(Dataset excerpts)
»»
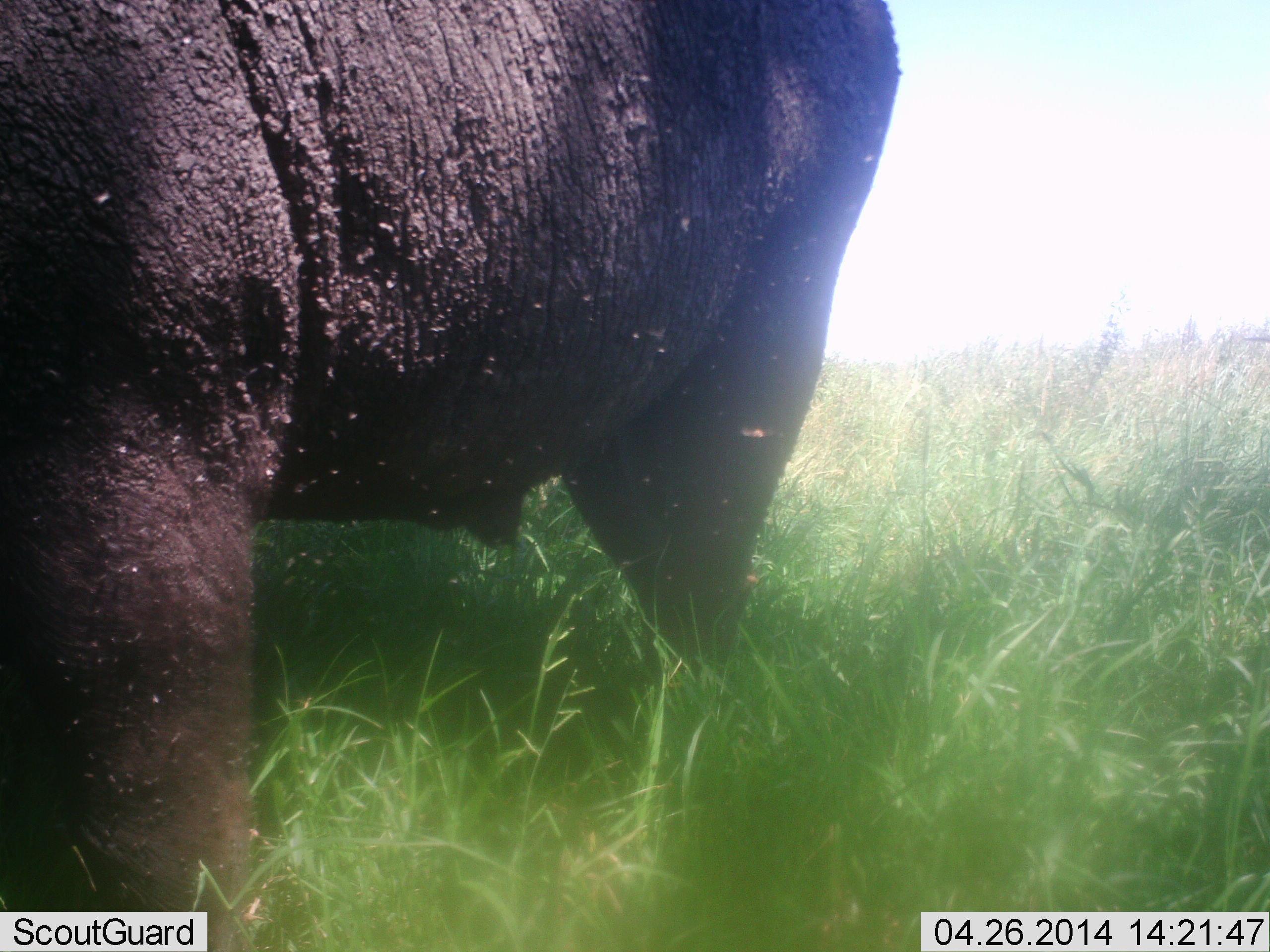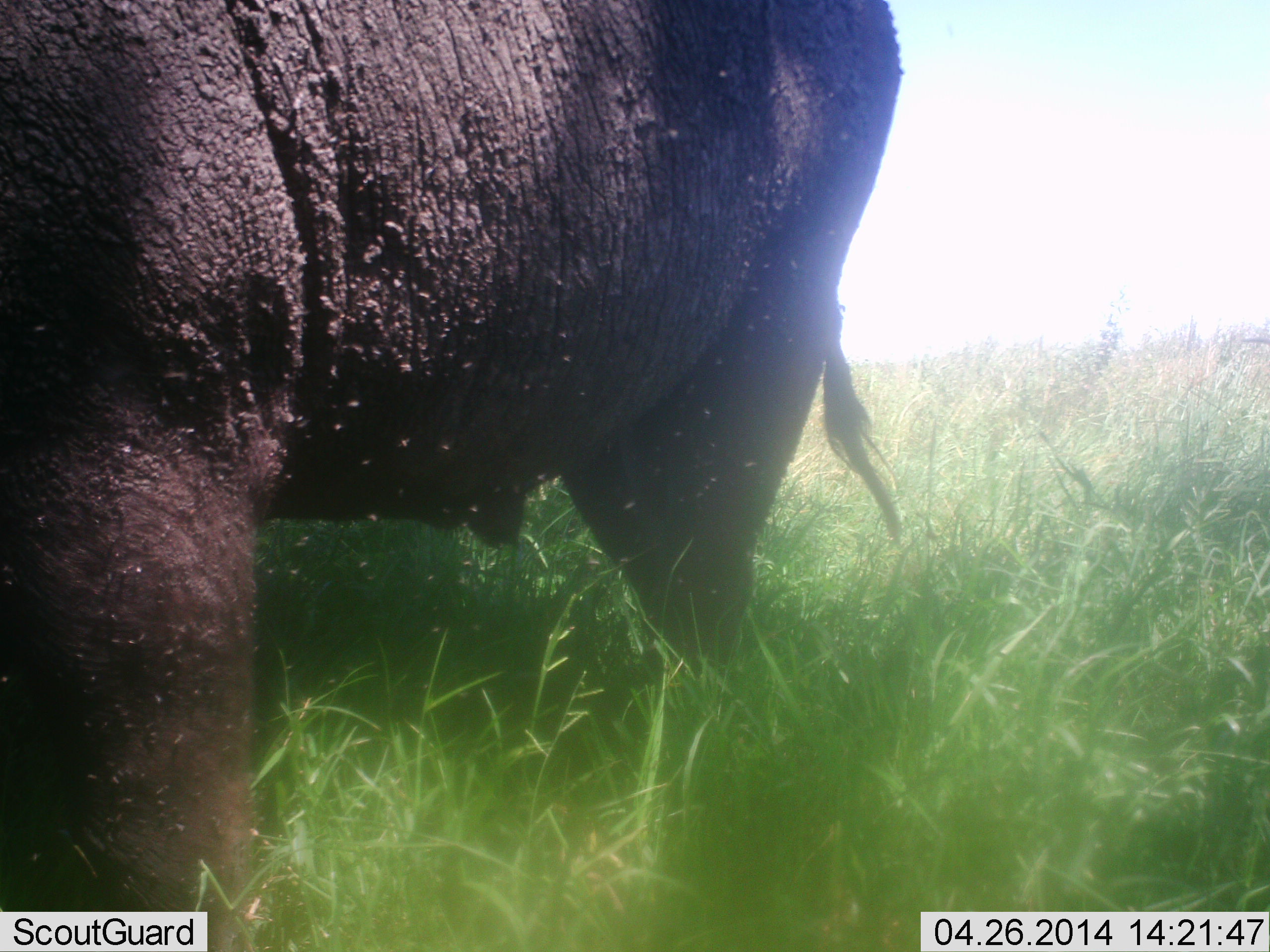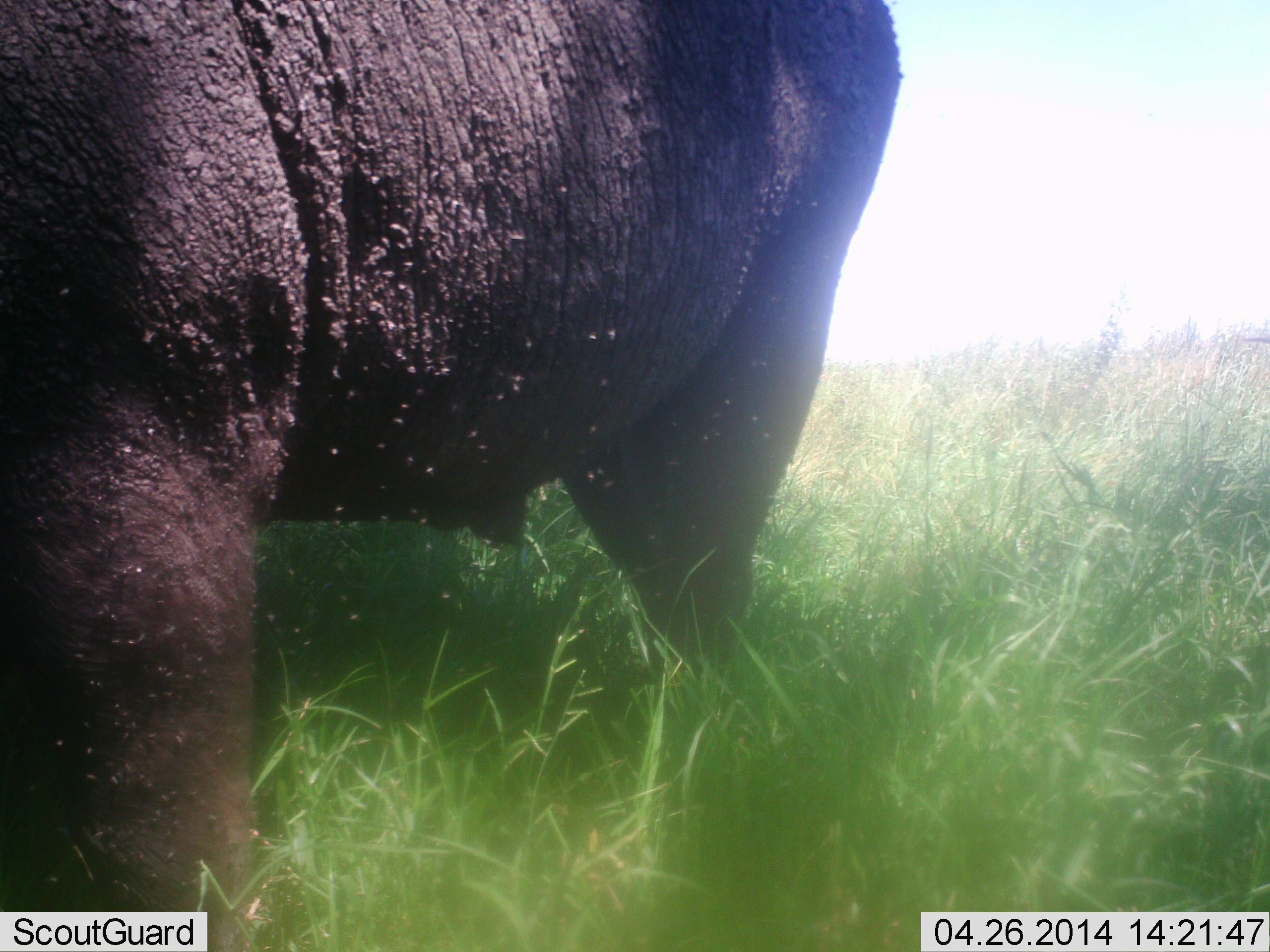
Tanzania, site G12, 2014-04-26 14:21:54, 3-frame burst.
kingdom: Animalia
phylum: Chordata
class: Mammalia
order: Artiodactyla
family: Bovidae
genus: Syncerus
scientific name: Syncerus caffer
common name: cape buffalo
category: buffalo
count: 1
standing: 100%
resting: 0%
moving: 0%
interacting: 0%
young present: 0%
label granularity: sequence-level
««
Each line from the one that includes "phylum: Chordata" down to the close of the records above is to be given again exactly, and no other line is to appear.

▸ Written answer
phylum: Chordata
class: Mammalia
order: Artiodactyla
family: Bovidae
genus: Syncerus
scientific name: Syncerus caffer
common name: cape buffalo
category: buffalo
count: 1
standing: 100%
resting: 0%
moving: 0%
interacting: 0%
young present: 0%
label granularity: sequence-level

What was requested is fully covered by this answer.